Prima di diventare un agente immobiliare facevo il programmatore. Non ero tra i migliori, ma si diceva che me la cavassi più che discretamente. Mi occupavo anche di grafica, e anche in questo caso probabilmente non ero tra i migliori sulla piazza, ma… eccetera. E sapete cosa aveva buone probabilità di diventare un programmatore con un minimo di gusto estetico e non affetto da daltonismo, a cavallo tra gli anni Novanta e i primi Duemila? Il nome preciso non lo so, ma con ogni probabilità avrebbe lavorato nel dipartimento multimediale di una agenzia pubblicitaria.

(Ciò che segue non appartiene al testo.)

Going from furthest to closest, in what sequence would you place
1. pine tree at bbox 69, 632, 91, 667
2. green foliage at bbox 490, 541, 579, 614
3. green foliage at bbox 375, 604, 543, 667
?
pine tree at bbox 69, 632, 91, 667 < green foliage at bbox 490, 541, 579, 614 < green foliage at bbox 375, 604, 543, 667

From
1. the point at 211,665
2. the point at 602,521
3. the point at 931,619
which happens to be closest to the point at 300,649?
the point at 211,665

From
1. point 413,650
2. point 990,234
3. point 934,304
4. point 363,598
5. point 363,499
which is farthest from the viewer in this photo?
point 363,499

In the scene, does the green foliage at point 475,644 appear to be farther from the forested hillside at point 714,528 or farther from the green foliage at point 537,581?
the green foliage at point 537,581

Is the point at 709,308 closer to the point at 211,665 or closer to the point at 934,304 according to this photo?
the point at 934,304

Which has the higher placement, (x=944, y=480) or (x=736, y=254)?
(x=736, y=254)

Multimediale oggi è una parola che suona vintage come rotocalco o gazzosa, ma al tempo era decisamente cool, la novità del momento. La tecnologia aveva fornito al mondo della pubblicità mezzi nuovi, e tutti i guru della comunicazione sembravano non poterne fare a meno, nonostante a nessuno fosse esattamente chiaro come utilizzarli decentemente. E questo ha portato a un florilegio di siti internet innavigabili pieni di suoni fastidiosi e animazioni inutili, CD-ROM interattivi con testi che nessuno leggeva e video con risoluzioni drammaticamente basse e spesso anche molto brutti. E questo è esattamente quello di cui mi occupavo all’interno di una agenzia pubblicitaria locale, prima di licenziarmi per fondare uno studio assieme a un vecchio amico, con l’idea di fare le stesse cose, ma meglio.

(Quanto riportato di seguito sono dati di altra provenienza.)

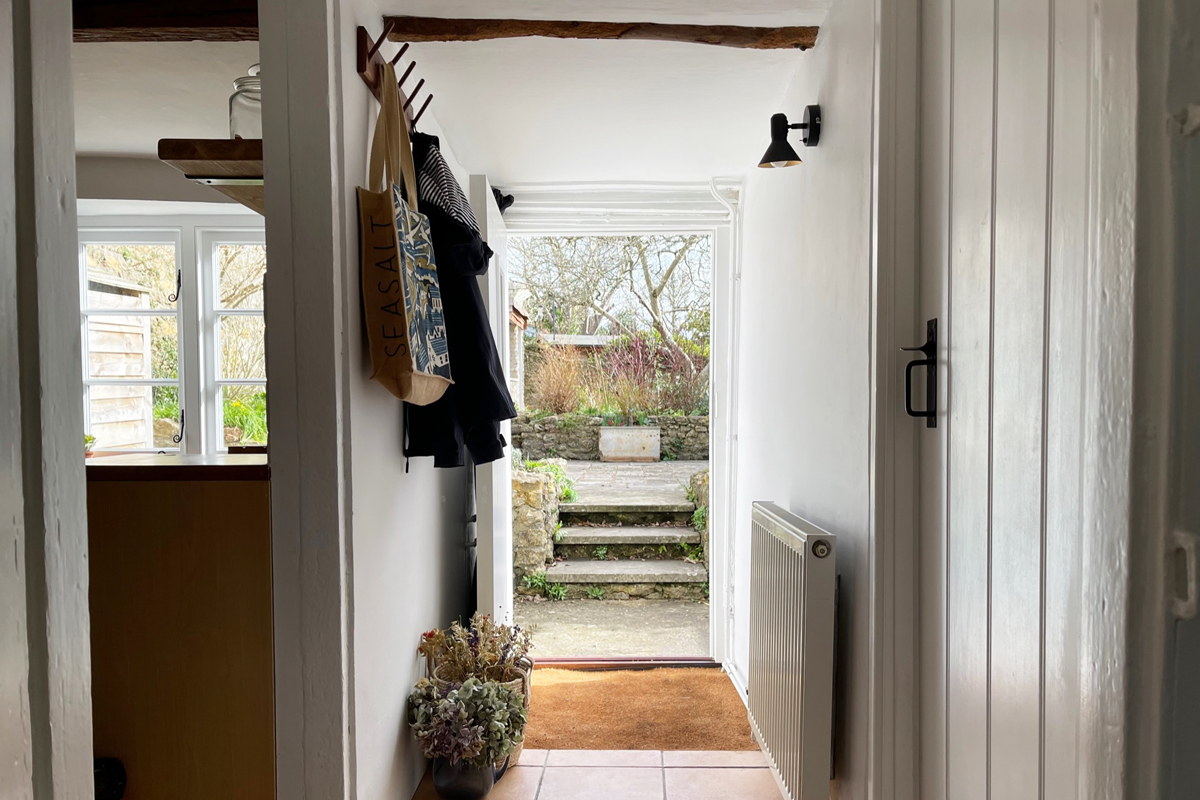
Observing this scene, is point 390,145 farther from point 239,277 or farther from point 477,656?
point 239,277

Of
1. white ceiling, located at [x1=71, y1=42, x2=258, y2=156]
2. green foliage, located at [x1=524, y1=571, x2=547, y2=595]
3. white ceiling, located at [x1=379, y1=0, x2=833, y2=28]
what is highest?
white ceiling, located at [x1=71, y1=42, x2=258, y2=156]

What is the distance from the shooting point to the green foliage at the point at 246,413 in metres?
3.94

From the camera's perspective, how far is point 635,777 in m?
2.24

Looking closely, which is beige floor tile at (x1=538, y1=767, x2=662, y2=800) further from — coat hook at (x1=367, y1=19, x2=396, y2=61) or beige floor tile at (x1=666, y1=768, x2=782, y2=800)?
coat hook at (x1=367, y1=19, x2=396, y2=61)

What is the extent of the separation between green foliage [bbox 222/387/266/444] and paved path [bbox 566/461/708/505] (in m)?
2.73

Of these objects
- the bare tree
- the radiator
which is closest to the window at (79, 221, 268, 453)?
the radiator

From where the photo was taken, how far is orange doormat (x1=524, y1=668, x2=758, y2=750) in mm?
2510

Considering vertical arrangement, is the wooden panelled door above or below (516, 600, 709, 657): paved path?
above

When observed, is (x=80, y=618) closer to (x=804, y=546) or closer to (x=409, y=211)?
(x=409, y=211)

Eravamo bravi, e lavoravamo come dei dannati. Ricordo le notti e weekend passati in ufficio per poter consegnare in tempo i master a corrieri con la fregola di ripartire e col furgone con le quattro frecce fermo sul marciapiede, e l’infinità di ore trascorse a studiare database, linguaggi di programmazione e un imprecisato numero di software. Ovvio che fosse stressante, ma era anche divertente e vario, era impossibile annoiarsi. E questa cosa ci dava la spinta per andare sempre un po’ oltre, e fare il massimo per distinguerci dagli altri.

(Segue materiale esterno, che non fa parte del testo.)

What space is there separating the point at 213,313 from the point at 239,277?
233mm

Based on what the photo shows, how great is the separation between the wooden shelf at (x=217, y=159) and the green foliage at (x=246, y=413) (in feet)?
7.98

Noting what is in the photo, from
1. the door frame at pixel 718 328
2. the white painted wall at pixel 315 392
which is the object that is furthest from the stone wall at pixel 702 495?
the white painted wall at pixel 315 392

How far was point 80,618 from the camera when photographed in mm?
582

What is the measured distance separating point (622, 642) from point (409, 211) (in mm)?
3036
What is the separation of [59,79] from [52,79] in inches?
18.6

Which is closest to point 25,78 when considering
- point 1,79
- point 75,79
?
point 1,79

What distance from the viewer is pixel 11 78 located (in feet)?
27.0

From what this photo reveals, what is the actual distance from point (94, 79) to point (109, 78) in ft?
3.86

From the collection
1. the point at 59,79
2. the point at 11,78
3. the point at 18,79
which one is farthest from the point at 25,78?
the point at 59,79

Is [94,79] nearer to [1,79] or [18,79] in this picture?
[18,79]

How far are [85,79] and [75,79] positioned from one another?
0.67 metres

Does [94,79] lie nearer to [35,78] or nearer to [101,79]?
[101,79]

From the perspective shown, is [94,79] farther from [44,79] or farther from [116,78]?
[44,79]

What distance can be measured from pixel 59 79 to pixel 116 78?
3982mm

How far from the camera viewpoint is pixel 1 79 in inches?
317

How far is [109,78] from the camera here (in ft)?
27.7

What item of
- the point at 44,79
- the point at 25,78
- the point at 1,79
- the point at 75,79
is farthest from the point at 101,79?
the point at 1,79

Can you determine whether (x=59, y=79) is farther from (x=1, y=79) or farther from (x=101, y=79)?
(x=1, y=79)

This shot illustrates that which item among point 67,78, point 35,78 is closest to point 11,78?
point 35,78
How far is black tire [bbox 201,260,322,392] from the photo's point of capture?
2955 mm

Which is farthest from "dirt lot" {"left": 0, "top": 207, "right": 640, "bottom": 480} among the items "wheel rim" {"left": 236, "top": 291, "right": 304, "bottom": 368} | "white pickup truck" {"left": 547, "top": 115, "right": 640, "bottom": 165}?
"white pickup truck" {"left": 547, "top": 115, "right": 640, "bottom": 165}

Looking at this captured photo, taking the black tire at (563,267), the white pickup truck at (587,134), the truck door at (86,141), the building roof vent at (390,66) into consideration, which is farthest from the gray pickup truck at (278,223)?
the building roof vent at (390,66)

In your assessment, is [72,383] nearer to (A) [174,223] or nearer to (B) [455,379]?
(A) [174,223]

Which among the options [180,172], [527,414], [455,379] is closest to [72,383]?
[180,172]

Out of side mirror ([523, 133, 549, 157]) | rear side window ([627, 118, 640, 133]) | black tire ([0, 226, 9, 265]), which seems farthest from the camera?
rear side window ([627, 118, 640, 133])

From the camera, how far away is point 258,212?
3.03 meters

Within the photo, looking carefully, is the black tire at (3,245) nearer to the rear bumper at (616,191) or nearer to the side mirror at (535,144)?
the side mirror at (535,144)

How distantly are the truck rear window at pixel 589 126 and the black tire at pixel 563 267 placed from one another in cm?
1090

Passione a parte, a forzarmi a tenere sempre il piede sull’acceleratore c’erano anche un lodevole, quanto non sempre salubre, senso di responsabilità infusomi dai miei genitori, e soprattutto un mutuo ventennale stipulato di fresco, grazie al quale ero diventato felice proprietario di un appartamento. Che era sì ubicato in una delle più isolate, depresse e umide frazioni della bassa padana, ma almeno era qualcosa di mio.

A un certo punto però, attorno alla primavera del 2010, il mio cervello ha iniziato a dare segni di quello che anni dopo avrei saputo chiamarsi burnout. Come nelle più classiche storie di esaurimento da troppo lavoro, senza accorgermene avevo dato fondo a tutte le risorse. I rari fine settimana non lavorativi non bastavano più per ricaricarmi, perdevo colpi, e non riuscivo a tenere i ritmi del socio. Col quale, e per colpa in gran parte parte mia, andavo sempre meno d’accordo. Ne soffrivo, non andava bene.

Ero arrivato al famoso paradigma del sangue e della rapa, e una mattina, riconoscendomi appena nel riflesso dello specchio del bagno, ho concluso che dovevo prendere una decisione, LA decisione, e che dovevo farlo alla svelta.